Ghana is still a good place for business – yes, you heard that right. According to a 2019 Doing Business Report put together by the World Bank Group, Ghana has made progress in the ease of doing business as it now ranks 114th out of 190 countries — an improvement given that it is up six places from its position in the 2018 Doing Business Report.
The narrative from the World Bank speaks of the encouragement stemming from the seen progress that is being made to better Ghana’s business environment and promote investments by both domestic and foreign firms. This is essential in catalyzing growth, creating jobs and reducing poverty in the nation and Africa at large.
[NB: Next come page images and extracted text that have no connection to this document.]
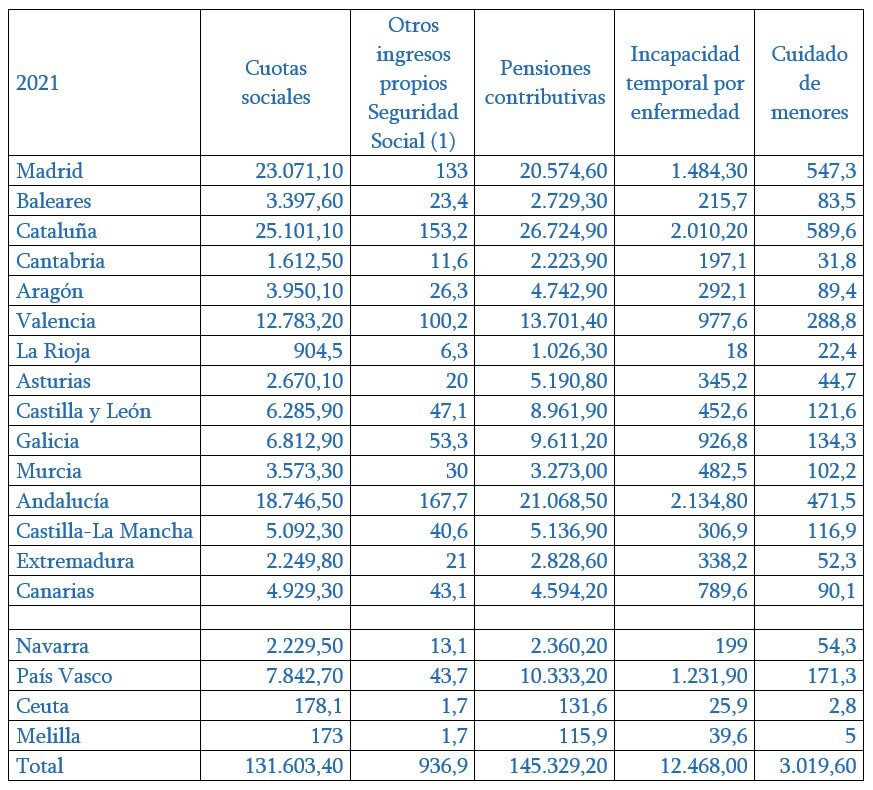 | 2021 | Cuotas sociales | Otros ingresos propios Seguridad Social (1) | Pensiones contributivas | Incapacidad temporal por enfermedad | Cuidado de menores |
|---|---|---|---|---|---|
| Madrid | 23.071,10 | 133 | 20.574,60 | 1.484,30 | 547,3 |
| Baleares | 3.397,60 | 23,4 | 2.729,30 | 215,7 | 83,5 |
| Cataluña | 25.101,10 | 153,2 | 26.724,90 | 2.010,20 | 589,6 |
| Cantabria | 1.612,50 | 11,6 | 2.223,90 | 197,1 | 31,8 |
| Aragón | 3.950,10 | 26,3 | 4.742,90 | 292,1 | 89,4 |
| Valencia | 12.783,20 | 100,2 | 13.701,40 | 977,6 | 288,8 |
| La Rioja | 904,5 | 6,3 | 1.026,30 | 18 | 22,4 |
| Asturias | 2.670,10 | 20 | 5.190,80 | 345,2 | 44,7 |
| Castilla y León | 6.285,90 | 47,1 | 8.961,90 | 452,6 | 121,6 |
| Galicia | 6.812,90 | 53,3 | 9.611,20 | 926,8 | 134,3 |
| Murcia | 3.573,30 | 30 | 3.273,00 | 482,5 | 102,2 |
| Andalucía | 18.746,50 | 167,7 | 21.068,50 | 2.134,80 | 471,5 |
| Castilla-La Mancha | 5.092,30 | 40,6 | 5.136,90 | 306,9 | 116,9 |
| Extremadura | 2.249,80 | 21 | 2.828,60 | 338,2 | 52,3 |
| Canarias | 4.929,30 | 43,1 | 4.594,20 | 789,6 | 90,1 |
| | | | | | |
| Navarra | 2.229,50 | 13,1 | 2.360,20 | 199 | 54,3 |
| País Vasco | 7.842,70 | 43,7 | 10.333,20 | 1.231,90 | 171,3 |
| Ceuta | 178,1 | 1,7 | 131,6 | 25,9 | 2,8 |
| Melilla | 173 | 1,7 | 115,9 | 39,6 | 5 |
| Total | 131.603,40 | 936,9 | 145.329,20 | 12.468,00 | 3.019,60 |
It is reported that the government of Ghana is diligently pursuing other measures that will go a long way in digitalizing and formalizing the economy to accelerate growth and improve the mobilization of revenue. The report informs that there is an ongoing implementation of the digital address system with area codes, and the introduction of the National Identification Card – the Ghana Card, as well as the launch of mobile interoperability within the banking and financial sectors.
Ghana also has a paperless port clearing operations at the ports and the e-registration of businesses at the Registrar-General’s Department.
November 2018 marks the celebration of the Global Entrepreneurship Month as Ghana joins more than 170 countries in the world in commemorating this event. On the sidelines of this development, the President of Ghana, Nana Akufo-Addo, said that entrepreneurship is a vital component of economic growth and continuous development, as it is considered globally and also embraced as one of the most important drivers of growth.
According to him, the government of Ghana is committed to creating a conducive, business-friendly environment that will result in a private sector that thrives, alongside the creation of wealth and jobs for the teeming Ghanaian youth population. He also informed for the past 22 months; the administration has been working to improve the business environment by means of reducing the general doing-business cost and enhancing the macroeconomic space to reduce the cost of borrowing significantly.
“Fostering entrepreneurship and innovation in a bid to advance the creation of jobs and economic prosperity is at the heart of my regime’s undertaken work,” he said. “I am strong-willed so that we can change the economic conditions for young people who constitute Ghana’s future citizens, so that they can see the country as a place of opportunity, rather than where they flee at the peril of life,” he added.
The government of Ghana is believed to be mobilizing efforts towards creating a conducive entrepreneurial climate in order to help young people come up with creative ideas that can result in the establishment of profitable businesses. As entrepreneurship makes young people creative, it puts them to work, gives them dignity and ultimately makes Ghana and Africa strong and great.
The Ghanaian Ministry of Business Development, through its agency for implementation, the National Entrepreneurship and Innovation Program, in collaboration with its private sector partners, currently pursues a number of initiatives that will potentially enhance the entrepreneurial ecosystem of Ghana – building capacity in young entrepreneurs and providing business advisory services and financial assistance to women in enterprise.